Supplied text:
----------
That man was Fred Rogers and that place was Mister Rogers’ Neighborhood.

Our opening song is, of course, “Won’t you be my neighbor?” Composed by Fred Rogers and performed by the music director for Mister Rogers’ Neighborhood, and live in-house jazz pianist for every show, Johnny Costa. All of our music this hour will come from the mind of Rogers and the hands of Costa.

Fred Rogers was a complex iconoclast: a television host who hated most television, a soft-spoken Presbyterian minister who purposefully addressed thorny topics others wouldn’t touch, a broadcaster who insisted on speaking as if to a single child watching in his living room.

Rogers’ style was subtle, but his politics radical: in 1968, the Vietnam war raging, he devoted his show’s first week being nationally broadcast to the conflict, telling children “war isn’t nice.”

What can we learn from Fred Rogers and his work?

How do we make use of his impact on the culture—and on many of our young lives—rather than simply beatifying him, and thus setting him on the pedestal of the improbable, the inimitable, the irrelevant?
----------
Material provided:
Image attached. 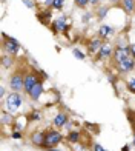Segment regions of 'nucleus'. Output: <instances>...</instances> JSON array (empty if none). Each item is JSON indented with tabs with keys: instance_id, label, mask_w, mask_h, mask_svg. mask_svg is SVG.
----------
Instruction:
Condense the paragraph of the Fred Rogers text that begins "Fred Rogers was a complex iconoclast" into a short bulleted list that keeps its main facts.

Exercise result:
Fred Rogers was a complex iconoclast:
- a television host who hated most television
- a soft-spoken Presbyterian minister who deliberately took on thorny topics others avoided
- a broadcaster who insisted on speaking as if to a single child watching in his living room